What is needed - Extract all data as written.

[Source texts of formatted documents]
##########

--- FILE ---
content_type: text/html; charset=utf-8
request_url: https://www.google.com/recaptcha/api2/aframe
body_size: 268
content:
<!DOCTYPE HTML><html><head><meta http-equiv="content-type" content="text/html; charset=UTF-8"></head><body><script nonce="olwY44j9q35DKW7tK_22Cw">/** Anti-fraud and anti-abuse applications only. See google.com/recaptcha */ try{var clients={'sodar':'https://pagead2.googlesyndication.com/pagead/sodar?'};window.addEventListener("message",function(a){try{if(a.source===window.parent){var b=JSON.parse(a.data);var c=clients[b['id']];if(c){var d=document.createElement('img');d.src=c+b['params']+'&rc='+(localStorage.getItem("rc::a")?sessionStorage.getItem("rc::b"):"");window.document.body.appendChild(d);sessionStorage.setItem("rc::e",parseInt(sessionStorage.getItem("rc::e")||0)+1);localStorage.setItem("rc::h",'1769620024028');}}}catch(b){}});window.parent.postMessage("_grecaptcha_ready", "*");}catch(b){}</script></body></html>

##########

Task result -
--- FILE ---
content_type: text/html; charset=utf-8
request_url: https://www.google.com/recaptcha/api2/aframe
body_size: 268
content:
<!DOCTYPE HTML><html><head><meta http-equiv="content-type" content="text/html; charset=UTF-8"></head><body><script nonce="olwY44j9q35DKW7tK_22Cw">/** Anti-fraud and anti-abuse applications only. See google.com/recaptcha */ try{var clients={'sodar':'https://pagead2.googlesyndication.com/pagead/sodar?'};window.addEventListener("message",function(a){try{if(a.source===window.parent){var b=JSON.parse(a.data);var c=clients[b['id']];if(c){var d=document.createElement('img');d.src=c+b['params']+'&rc='+(localStorage.getItem("rc::a")?sessionStorage.getItem("rc::b"):"");window.document.body.appendChild(d);sessionStorage.setItem("rc::e",parseInt(sessionStorage.getItem("rc::e")||0)+1);localStorage.setItem("rc::h",'1769620024028');}}}catch(b){}});window.parent.postMessage("_grecaptcha_ready", "*");}catch(b){}</script></body></html>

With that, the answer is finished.